## start Text extract

Reading Adorno: On television

This piece concerns my reading of Adorno’s essay ‘How to look at Television’

High art and low art

With the dawn of the televisual medium. Adorno makes the point that the former distinction between ‘long haired’ and ‘short haired’ culture, or high and low art, is simultaneously obliterated and absorbed. I wish I knew some french or german word which captures this contradiction and ambiguity in a single instance. The distinction is obliterated because the means of promulgating television is so broad that access goes to essentially everyone, and in that way there are no class distinctions for television, compared to say how Opera was (and still is to this day) a largely bourgeois affair: access eliminates this distinction.

On the other hand, the division between high and low is absorbed into television by way of the ideological messages of the medium of television. This is an interesting avenue for Adorno to explore psychoanalytical themes. Adorno makes the point of how 17thC to recent folk cultural works expres stories with symbolic gestures to enforce social norms and rules, these norms become internalised by the audience. Instead of looking at the folk cultural and high cultural distinction, I will examine the mechanisms by which Adorno considers the ways in which television has a normative impact on the audience.

Virtual reality

Like the older cultural forms before it, television as a medium exhibits an alternative picture of reality, one which serves to iron out some features while emphasising others. As a mass medium, television seeks to be rational (following the thesis of “Culture and Administration”) and would presumably seek its own preservation. The goal of such medium would then be to preserve its audience. Adorno claims that integration is an important goal for television, so an audience needs to be as diffuse and inarticulate as possible. Adorno claims that: “The ideals of conformity and conventionalism were inherent in popular novels from the very beginning.” [Adorno 2005, p. 163]

The overt and covert messages of media

Adorno stresses that the ideological messages embedded in the televisual medium have multiple layers. What the message of a television programme contains is not always obvious, and not may involve a deeper strata of meaning. Within every funny dick joke in a Judd Apatow film, there is a socially conservative message embedded within it, perhaps something like: a heterosexual woman is incomplete without her man partner.

Adorno tries to show this overt/covert distinction through a few examples, many of which seem like either they came from a television show that he hasn’t chosen to cite, or he’s made up very convoluted instance. I’m not quite sure where he got these ideas from.

## end Text extract

To-do list:
[A] List the section headings that appear below the title of the Adorno piece.
[B] According to the Adorno piece, why is the old split between high and low art wiped out by television?
[C] Write out the Adorno piece from "Adorno stresses that" through "these ideas from.", swapping "joke" for "gag".

## start Provided information

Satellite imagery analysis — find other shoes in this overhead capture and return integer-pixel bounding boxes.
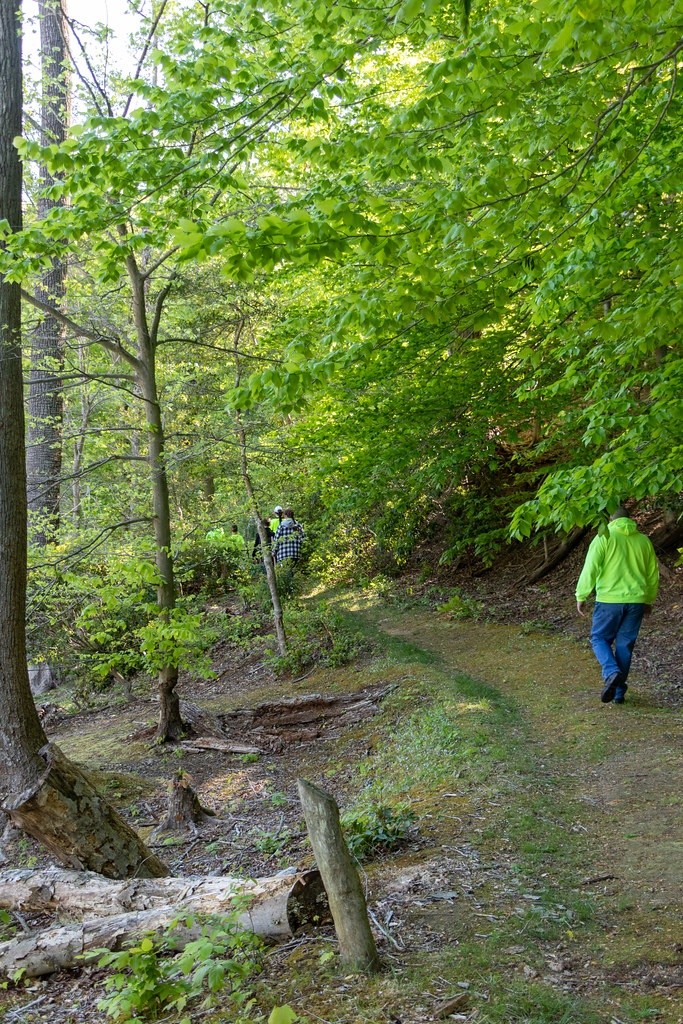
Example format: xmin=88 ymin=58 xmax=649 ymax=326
xmin=600 ymin=672 xmax=622 ymax=703
xmin=615 ymin=698 xmax=625 ymax=704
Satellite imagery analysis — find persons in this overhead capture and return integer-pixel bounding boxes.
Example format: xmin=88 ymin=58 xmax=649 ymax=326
xmin=271 ymin=508 xmax=307 ymax=597
xmin=574 ymin=502 xmax=660 ymax=704
xmin=269 ymin=505 xmax=286 ymax=534
xmin=251 ymin=519 xmax=276 ymax=564
xmin=230 ymin=525 xmax=237 ymax=535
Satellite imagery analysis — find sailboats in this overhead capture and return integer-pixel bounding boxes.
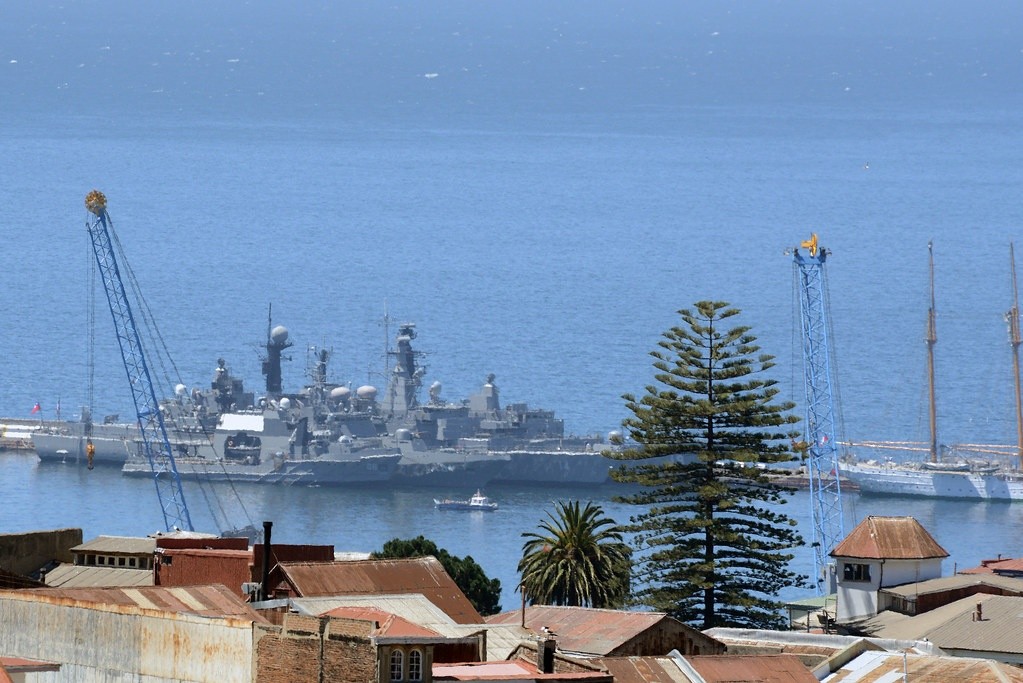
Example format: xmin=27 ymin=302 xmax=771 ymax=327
xmin=831 ymin=241 xmax=1023 ymax=502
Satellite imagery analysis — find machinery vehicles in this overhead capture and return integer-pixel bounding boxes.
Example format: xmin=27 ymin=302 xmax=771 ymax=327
xmin=84 ymin=191 xmax=259 ymax=546
xmin=792 ymin=234 xmax=857 ymax=596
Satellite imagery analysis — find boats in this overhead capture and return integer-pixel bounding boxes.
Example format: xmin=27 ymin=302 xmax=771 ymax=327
xmin=461 ymin=374 xmax=612 ymax=484
xmin=284 ymin=323 xmax=513 ymax=490
xmin=120 ymin=301 xmax=402 ymax=481
xmin=433 ymin=489 xmax=498 ymax=512
xmin=30 ymin=423 xmax=162 ymax=461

## end Provided information

Answer set:
[A]
High art and low art
Virtual reality
The overt and covert messages of media

[B] Television reaches essentially everyone, so it carries no class distinctions. Opera, by contrast, was and still is a largely bourgeois affair. Broad access removes the divide.

[C]
Adorno stresses that the ideological messages embedded in the televisual medium have multiple layers. What the message of a television programme contains is not always obvious, and not may involve a deeper strata of meaning. Within every funny dick gag in a Judd Apatow film, there is a socially conservative message embedded within it, perhaps something like: a heterosexual woman is incomplete without her man partner.

Adorno tries to show this overt/covert distinction through a few examples, many of which seem like either they came from a television show that he hasn’t chosen to cite, or he’s made up very convoluted instance. I’m not quite sure where he got these ideas from.